Chers Confrères, Chères Consoeurs;
Bob L’Henaff est décédé le 26 janvier 2010 à l’âge de 50 ans. Au cours de ses trente (30) ans de travail au CP il a occupé presque tous les postes imaginables, même celui de superviseur. Dans mes souvenirs les plus clairs je le vois opérer la grue dans la division de Shuswap, aux fêtes de Noël et aux barbecues. Nous étions proches à l’époque mais au fil des années nous nous sommes perdus de vue à cause de l’écart géographique entre nous. C’est pour moi une vraie perte. Comme pour tous les travailleurs de chemin de fer, la vie de Bob a connu des hauts et des bas…. des périodes faciles et d’autres plus difficiles, des amitiés profondes et quelques ressentiments. Mais il aimait sa famille et ses amis, et on l’aimait profondément en retour. On s’ennuie de toi, Bob. J’espère que Dieu t’a permis de trouver la paix qui t’a parfois échappée ici mais que tu méritais néanmoins.
Le 8 février 2010 nous avons aussi perdu Bob Brown. À 54 ans, Bobby était a quelques semaines de sa retraite après plus de trente (30) ans au CP. Il prenait graduellement du recul au niveau de sa carrière comme conducteur de véhicules EV-EBEV à Lethbridge, AB, lorsqu’il périt doucement en soirée lundi dernier.
Vice-président Ross Terry, un de ses plus proches amis va être le maître de cérémonie lors de la Fête de la vie de Bob Brown à la légion de Lethbridge, vendredi le 19 février à 16h, et va rendre un hommage sur le site web par la suite.
Un autre bon ami, Brian Wilson a partagé l’histoire qui suit pendant un service commémoratif que nous avons tenu en 2005 pour un Confrère qui a été tué au travail. D après lui, l’auteur est inconnu; sa grand-mère lui en a fait cadeau il y plusieurs années déjà.
Je pense souvent aux paroles de Brian; elles reflètent la solidarité dans notre Syndicat, elles s’appliquent si parfaitement au travail que nous exécutons, elles décrivent bien les amitiés que nous partageons, et elles nous aident à gérer toutes nos pertes. J’y pense très souvent ces temps-ci … et j’ai donc demandé à Brian si je pourrais partager le texte suivant avec vous.

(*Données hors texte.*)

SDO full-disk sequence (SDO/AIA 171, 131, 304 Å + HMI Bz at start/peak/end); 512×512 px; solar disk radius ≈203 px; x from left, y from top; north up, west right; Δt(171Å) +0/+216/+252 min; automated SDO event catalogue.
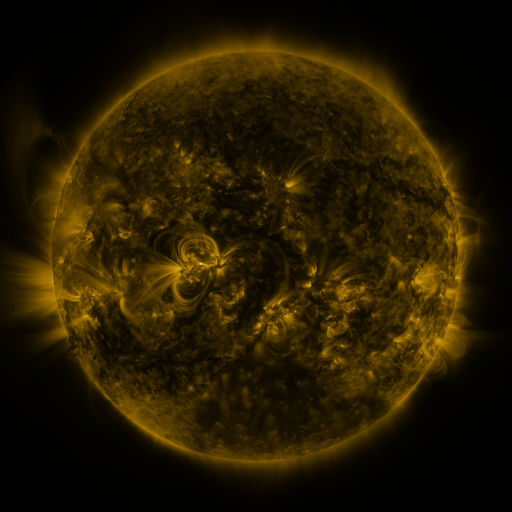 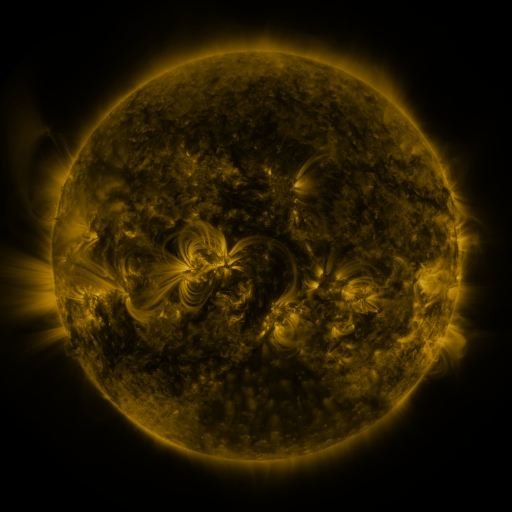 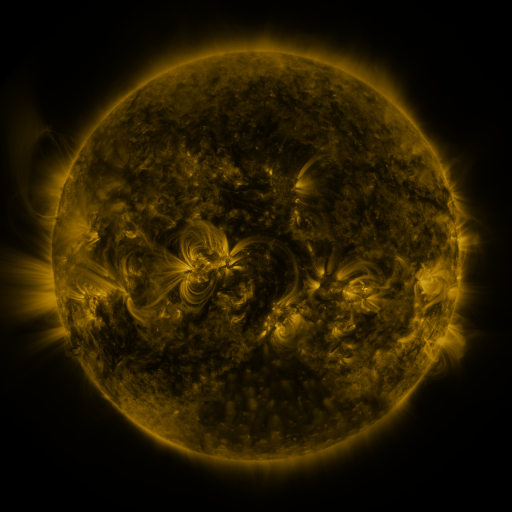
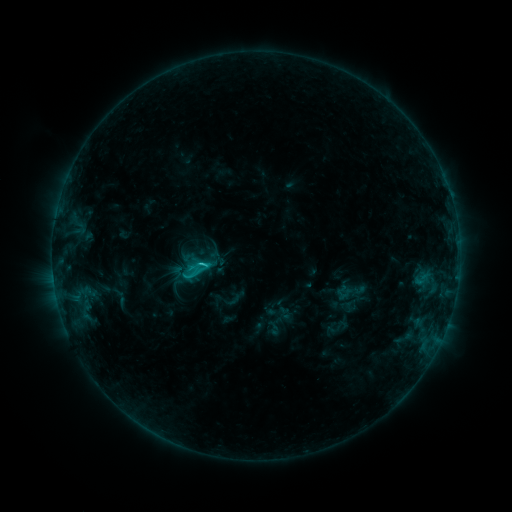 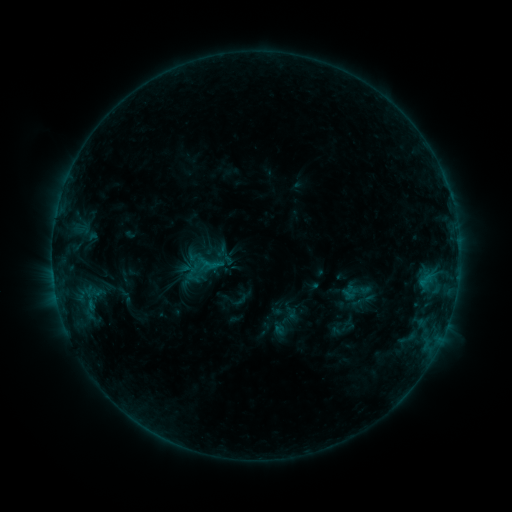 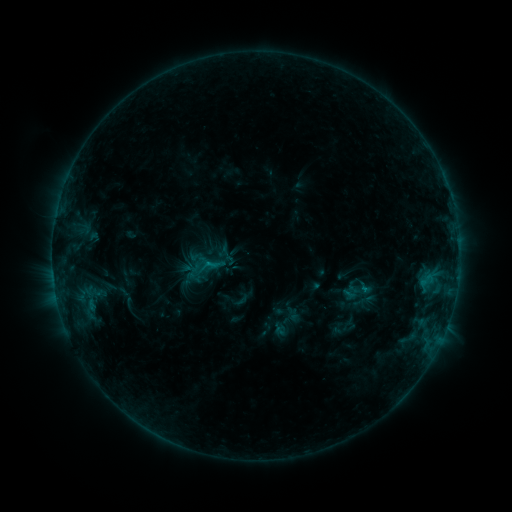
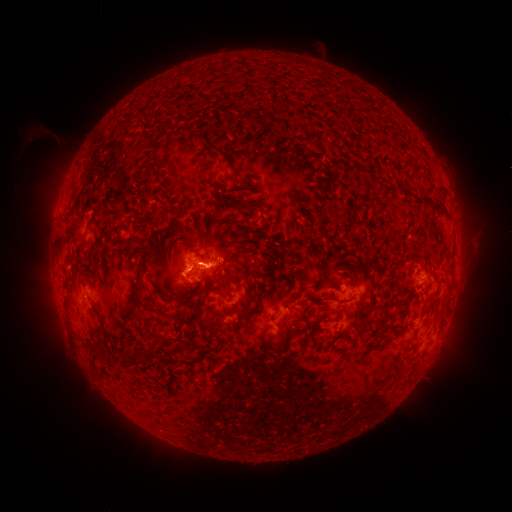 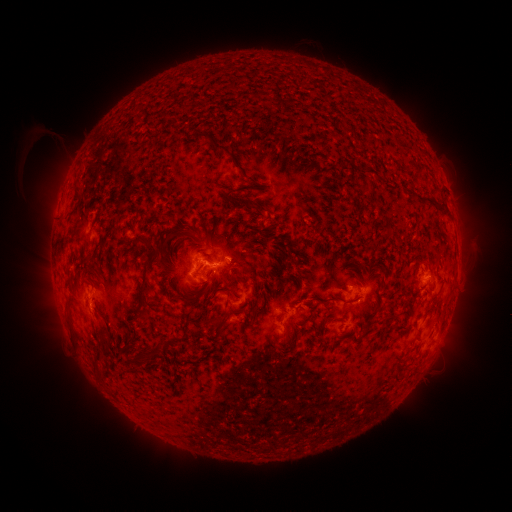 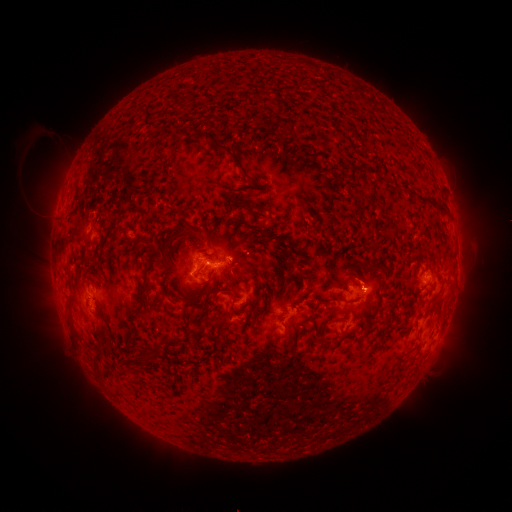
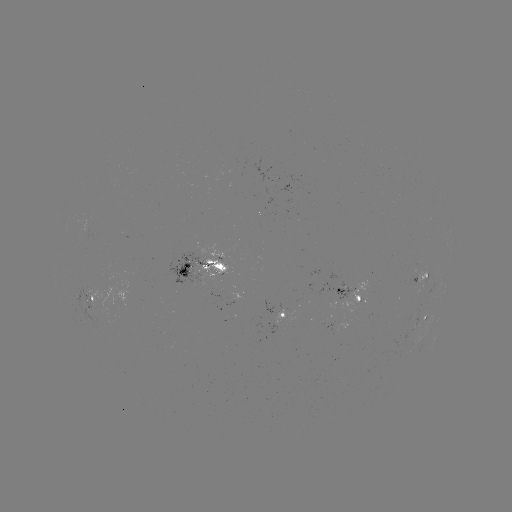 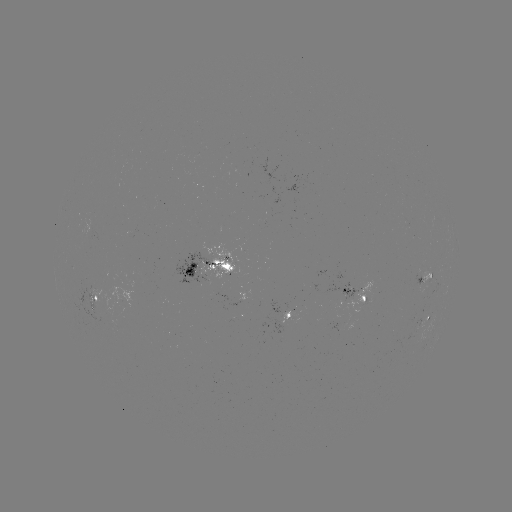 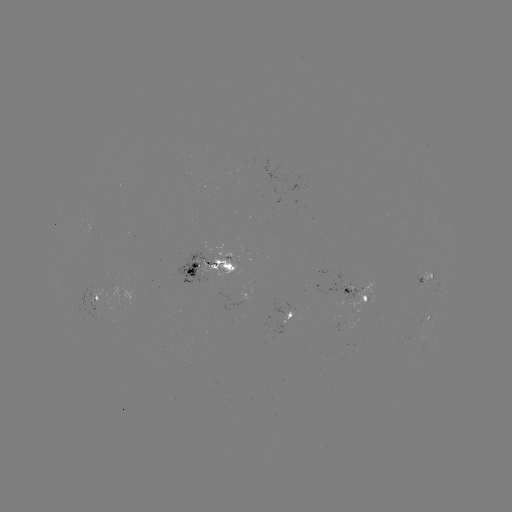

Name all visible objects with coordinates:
emerging-flux region: (422, 284)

Je ne peux jamais penser à cette analogie et sans penser à tout ce que nous possédons et tout ce que nous avons perdu et que, d’une manière ou d’une autre, en nous tenant ensemble unis, tout finit toujours par bien s’arranger. Tu me manques, Gary.
Continuez de veiller à votre sécurité, demeurez forts et restez unis.
Bill Brehl
L’histoire de l’oie
L’automne prochain, quand vous allez voir les oies se diriger vers le sud pour l’hiver, en formation V, pensez à cette découverte scientifique; quand une oie bat des ailes, le courant qu’elle crée sert à rehausser l’oie derrière elle.
Ce vol aligné en forme de V crée pour le groupe tout entier une portée d’ au moins 71% de plus que si chaque oiseau volait à lui seul.
Les gens qui sont sur la même voie et qui partagent un sens communautaire peuvent atteindre plus rapidement et plus facilement leur but, parce que pour progresser, il peuvent s’appuyer les uns les autres et puiser des forces de l’élan qu’ils créent conjointement.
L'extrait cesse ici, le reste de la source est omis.